I have this lined up for the long weekend, other than 2 evening pubs and a bike ride I'm not doing anything else so pretty much a solid 4 days of FFing. Will I get it done? I've heard chapter 11 alone is 15 hours +, be nice to be able to cash it in Tuesday


----------



## kyser_soze (Apr 1, 2010)

I'm splitting the weekend into a big long FFXIII sesh, and an extended play of Army Of 2 40th Day round a mate's place (yes I now Ao2 is deeply flawed, but it's also great fun playing the split screen co-op with a mate sat next to ya).


----------



## Paulie Tandoori (Apr 1, 2010)

Still enjoying it but my gawd, that Vanille character is possibly the most annoying computer game personna i have ever ever ever come across


----------



## kyser_soze (Apr 1, 2010)

Yeah, even Hope has started growing on me, but I still want Vanille to die.


----------



## debaser (Apr 1, 2010)

I like Vanille :*( I'm only 3 hours in mind.


----------



## ChrisFilter (Apr 1, 2010)

Just me who guiltily finds Vanille slightly foxy?

I'm a nonce


----------



## kyser_soze (Apr 1, 2010)

You are a nonce.

TBH it's not her character so much as the fact that in the wandering around bits _she runs like a girl_ - all arms bent and stuff.
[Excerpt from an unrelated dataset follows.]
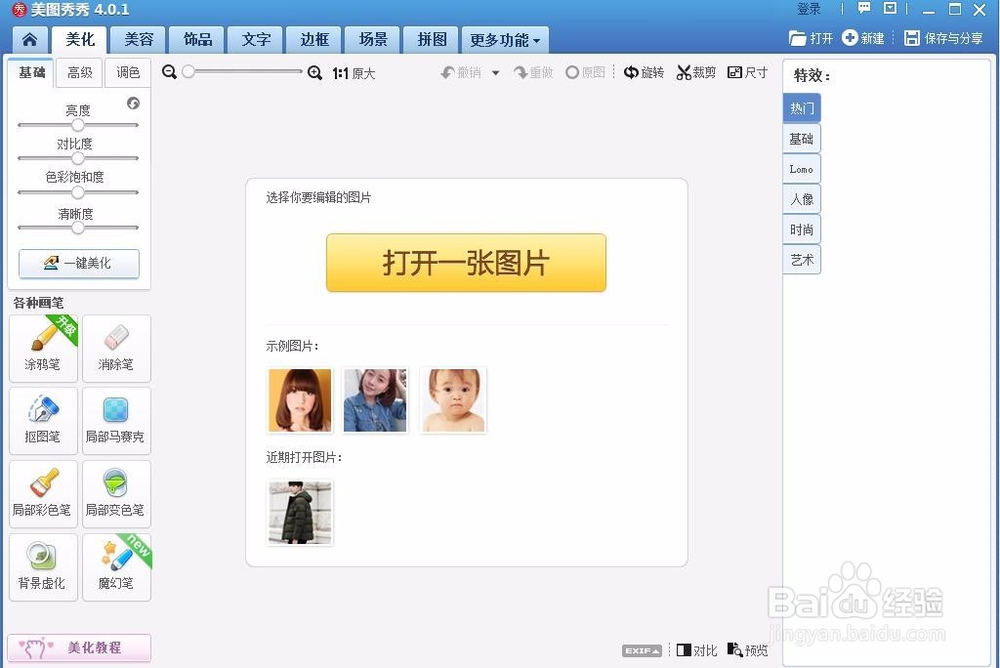 怎么用美图秀秀抠图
That _really_ pisses me off, cos she's actually quite good in fights.


----------



## Paulie Tandoori (Apr 1, 2010)

it's the running and the fucking giggling all the time, gah!


----------



## revol68 (Apr 1, 2010)

kyser_soze said:


> You are a nonce.
> 
> TBH it's not her character so much as the fact that in the wandering around bits _she runs like a girl_ - all arms bent and stuff. That _really_ pisses me off, cos she's actually quite good in fights.



i like how she runs.


----------



## Paulie Tandoori (Apr 1, 2010)

revol68 said:


> i like how she runs.


i knew you'd fancy her


----------



## kyser_soze (Apr 1, 2010)

Glad you got the cheap shot in there PT


----------



## cliche guevara (Apr 1, 2010)

Serah is obviously the fit one. Vanille can fuck off.


----------



## QueenOfGoths (Apr 7, 2010)

There was a Final Fantasy XIII bus in Hong Kong (well it had a really big FFXIII advert all over it). Mr. QofG's screamed like a girl when he saw it


----------



## kyser_soze (Apr 7, 2010)

I reckon Fang's the hottest one TBH. She's got a filthy glint in her eye.


----------



## Kid_Eternity (Jun 17, 2010)

Going for 18 quid brand new on Play.com if you like this sort of thing...


----------



## kained&able (Jun 17, 2010)

Ordered it from there not 4 hours ago!


----------



## Kid_Eternity (Jun 17, 2010)

Heh tempted to get it, just don't have a spare 100 hours to really enjoy it at the mo...


----------